■ Required work ■
Please say how many lines in the records below contain the word "site", giving the number alone.

■ Data excerpts ■
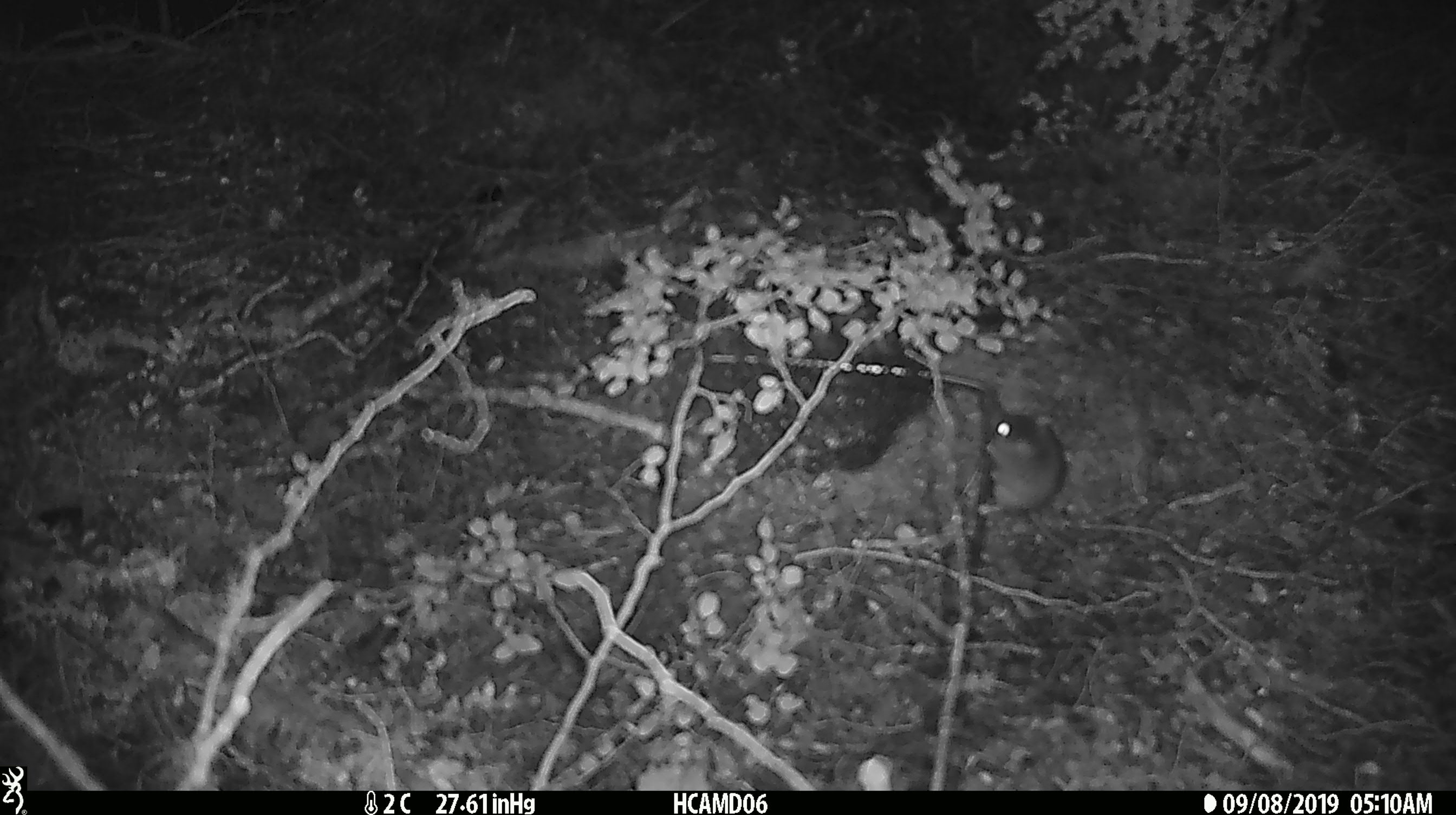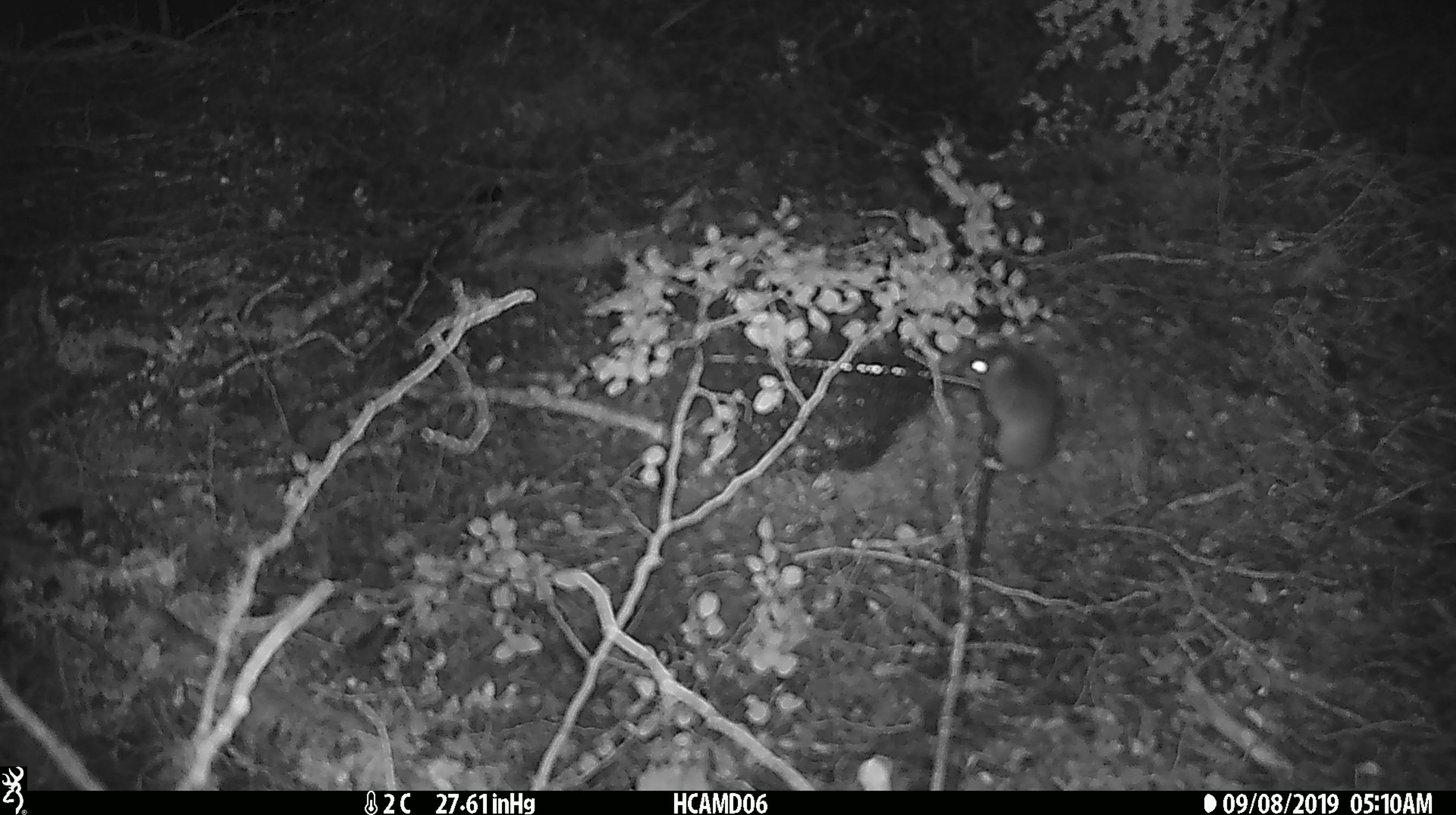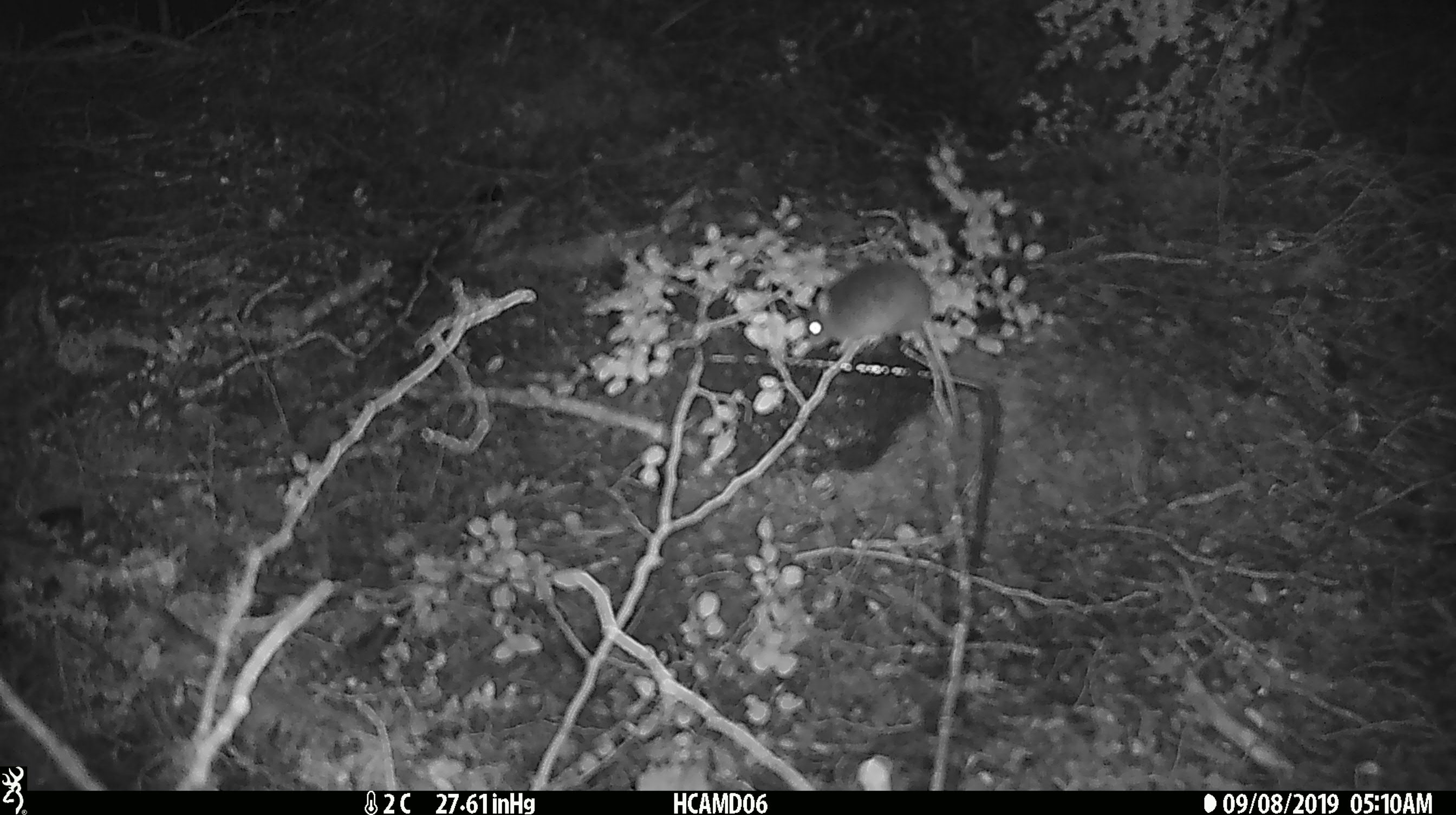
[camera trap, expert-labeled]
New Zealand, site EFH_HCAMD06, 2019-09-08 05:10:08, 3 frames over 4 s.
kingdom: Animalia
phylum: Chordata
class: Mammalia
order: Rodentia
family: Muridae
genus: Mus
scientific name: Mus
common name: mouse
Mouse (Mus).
* * *
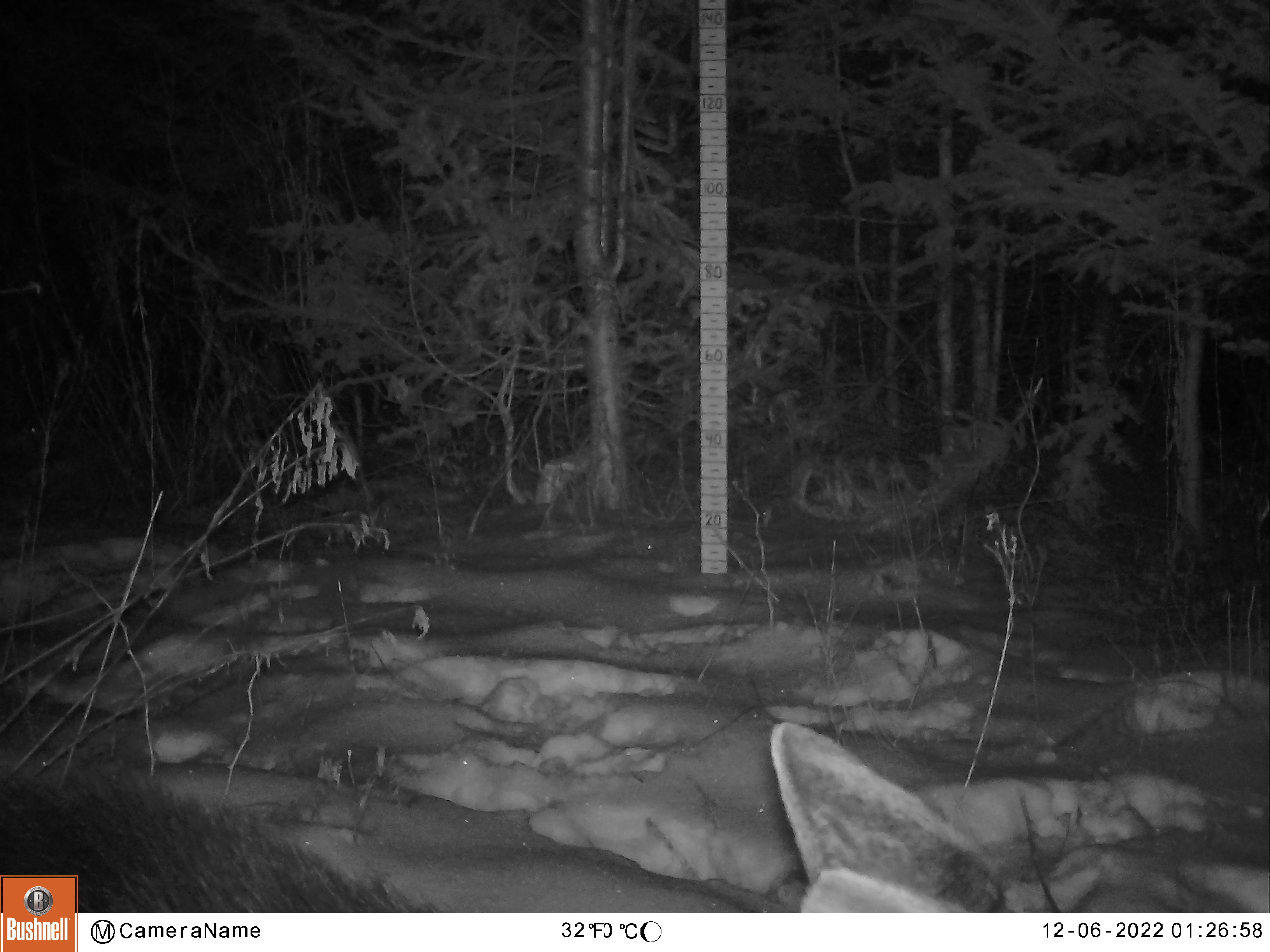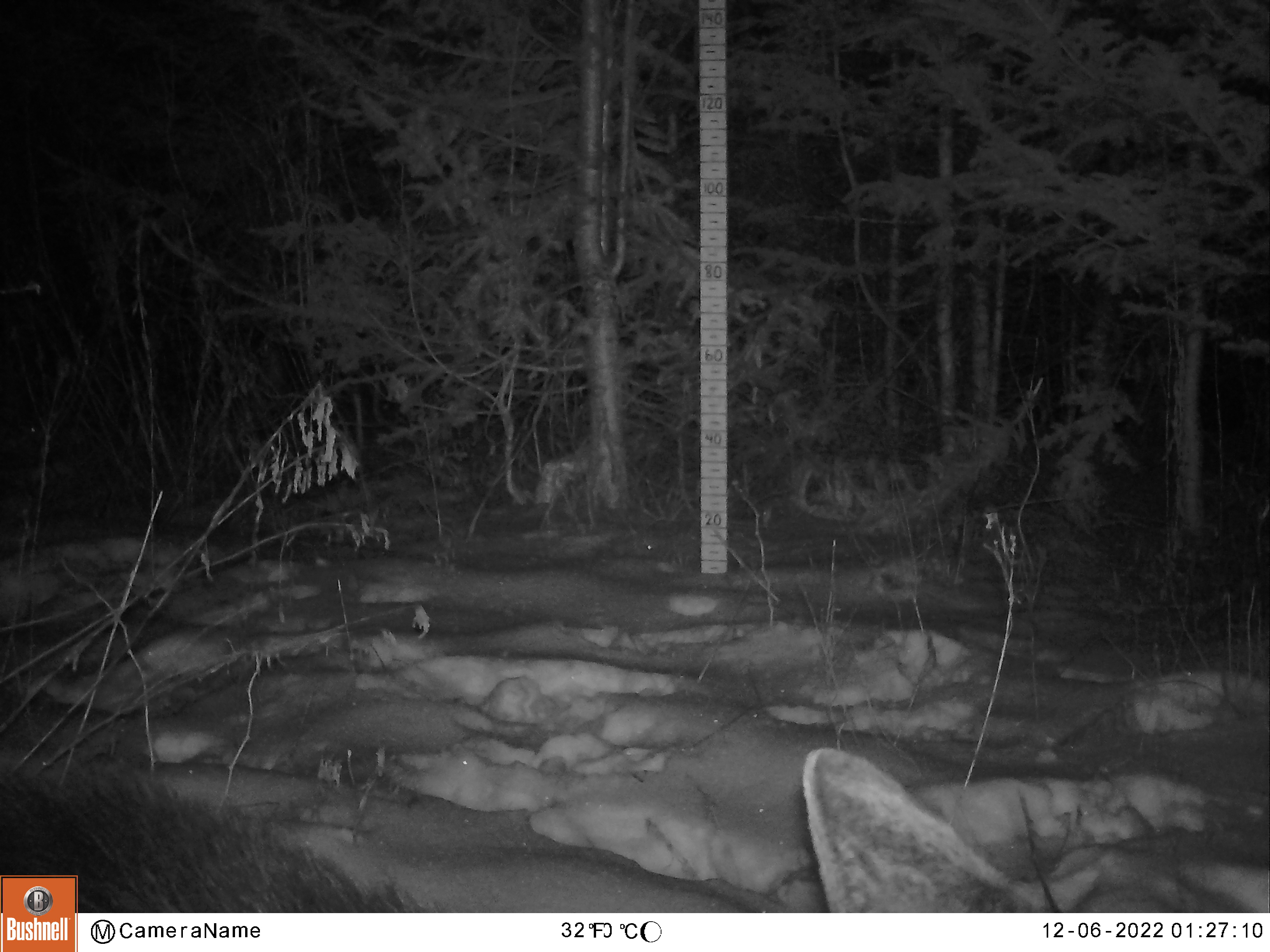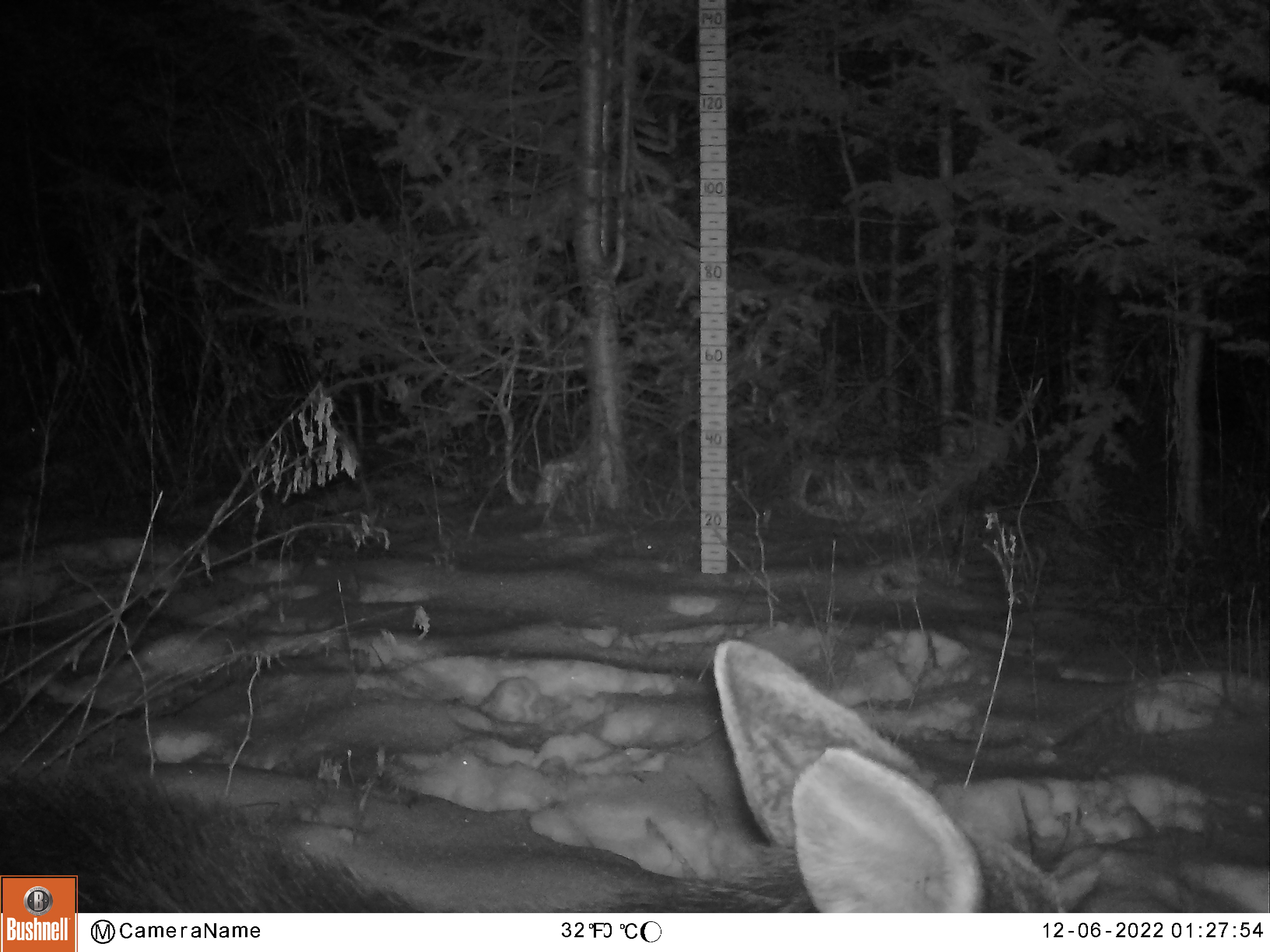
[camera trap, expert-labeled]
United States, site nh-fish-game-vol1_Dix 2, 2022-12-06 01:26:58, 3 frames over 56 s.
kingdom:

■ Exercise answer ■
2